> _What to produce_: Would you print the whole listing again, word for word?

+ + + +

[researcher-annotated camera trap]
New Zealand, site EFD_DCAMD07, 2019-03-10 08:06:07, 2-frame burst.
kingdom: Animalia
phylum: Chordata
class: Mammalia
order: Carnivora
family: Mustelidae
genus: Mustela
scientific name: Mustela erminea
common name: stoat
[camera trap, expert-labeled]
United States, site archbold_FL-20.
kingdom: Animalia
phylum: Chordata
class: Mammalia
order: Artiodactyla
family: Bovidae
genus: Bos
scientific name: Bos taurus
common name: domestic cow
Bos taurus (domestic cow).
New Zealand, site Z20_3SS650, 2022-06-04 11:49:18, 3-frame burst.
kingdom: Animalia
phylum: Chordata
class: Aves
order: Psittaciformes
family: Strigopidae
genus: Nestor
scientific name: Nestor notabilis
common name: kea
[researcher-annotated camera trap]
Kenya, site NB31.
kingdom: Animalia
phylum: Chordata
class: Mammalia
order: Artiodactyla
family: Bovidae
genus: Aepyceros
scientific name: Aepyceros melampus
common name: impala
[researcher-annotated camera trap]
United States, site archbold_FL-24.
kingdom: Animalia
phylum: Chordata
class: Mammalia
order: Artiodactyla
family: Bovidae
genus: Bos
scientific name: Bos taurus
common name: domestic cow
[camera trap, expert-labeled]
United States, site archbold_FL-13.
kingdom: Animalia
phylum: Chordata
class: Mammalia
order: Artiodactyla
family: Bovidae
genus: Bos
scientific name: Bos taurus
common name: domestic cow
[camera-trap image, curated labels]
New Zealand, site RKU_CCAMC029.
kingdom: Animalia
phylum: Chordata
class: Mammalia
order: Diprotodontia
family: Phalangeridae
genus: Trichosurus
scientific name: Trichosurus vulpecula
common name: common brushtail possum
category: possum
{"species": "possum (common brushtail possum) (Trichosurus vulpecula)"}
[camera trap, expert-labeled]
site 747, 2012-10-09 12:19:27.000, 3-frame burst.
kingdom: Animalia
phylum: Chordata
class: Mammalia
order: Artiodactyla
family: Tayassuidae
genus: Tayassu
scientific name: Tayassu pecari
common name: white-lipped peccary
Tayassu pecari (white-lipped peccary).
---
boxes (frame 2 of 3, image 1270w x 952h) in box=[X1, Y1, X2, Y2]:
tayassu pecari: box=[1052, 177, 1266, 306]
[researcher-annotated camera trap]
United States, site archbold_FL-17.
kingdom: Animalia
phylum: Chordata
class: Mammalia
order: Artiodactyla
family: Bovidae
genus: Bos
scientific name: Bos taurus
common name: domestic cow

+ + + +

> _Solution for this problem_:
[researcher-annotated camera trap]
New Zealand, site EFD_DCAMD07, 2019-03-10 08:06:07, 2-frame burst.
kingdom: Animalia
phylum: Chordata
class: Mammalia
order: Carnivora
family: Mustelidae
genus: Mustela
scientific name: Mustela erminea
common name: stoat
[camera trap, expert-labeled]
United States, site archbold_FL-20.
kingdom: Animalia
phylum: Chordata
class: Mammalia
order: Artiodactyla
family: Bovidae
genus: Bos
scientific name: Bos taurus
common name: domestic cow
Bos taurus (domestic cow).
New Zealand, site Z20_3SS650, 2022-06-04 11:49:18, 3-frame burst.
kingdom: Animalia
phylum: Chordata
class: Aves
order: Psittaciformes
family: Strigopidae
genus: Nestor
scientific name: Nestor notabilis
common name: kea
[researcher-annotated camera trap]
Kenya, site NB31.
kingdom: Animalia
phylum: Chordata
class: Mammalia
order: Artiodactyla
family: Bovidae
genus: Aepyceros
scientific name: Aepyceros melampus
common name: impala
[researcher-annotated camera trap]
United States, site archbold_FL-24.
kingdom: Animalia
phylum: Chordata
class: Mammalia
order: Artiodactyla
family: Bovidae
genus: Bos
scientific name: Bos taurus
common name: domestic cow
[camera trap, expert-labeled]
United States, site archbold_FL-13.
kingdom: Animalia
phylum: Chordata
class: Mammalia
order: Artiodactyla
family: Bovidae
genus: Bos
scientific name: Bos taurus
common name: domestic cow
[camera-trap image, curated labels]
New Zealand, site RKU_CCAMC029.
kingdom: Animalia
phylum: Chordata
class: Mammalia
order: Diprotodontia
family: Phalangeridae
genus: Trichosurus
scientific name: Trichosurus vulpecula
common name: common brushtail possum
category: possum
{"species": "possum (common brushtail possum) (Trichosurus vulpecula)"}
[camera trap, expert-labeled]
site 747, 2012-10-09 12:19:27.000, 3-frame burst.
kingdom: Animalia
phylum: Chordata
class: Mammalia
order: Artiodactyla
family: Tayassuidae
genus: Tayassu
scientific name: Tayassu pecari
common name: white-lipped peccary
Tayassu pecari (white-lipped peccary).
---
boxes (frame 2 of 3, image 1270w x 952h) in box=[X1, Y1, X2, Y2]:
tayassu pecari: box=[1052, 177, 1266, 306]
[researcher-annotated camera trap]
United States, site archbold_FL-17.
kingdom: Animalia
phylum: Chordata
class: Mammalia
order: Artiodactyla
family: Bovidae
genus: Bos
scientific name: Bos taurus
common name: domestic cow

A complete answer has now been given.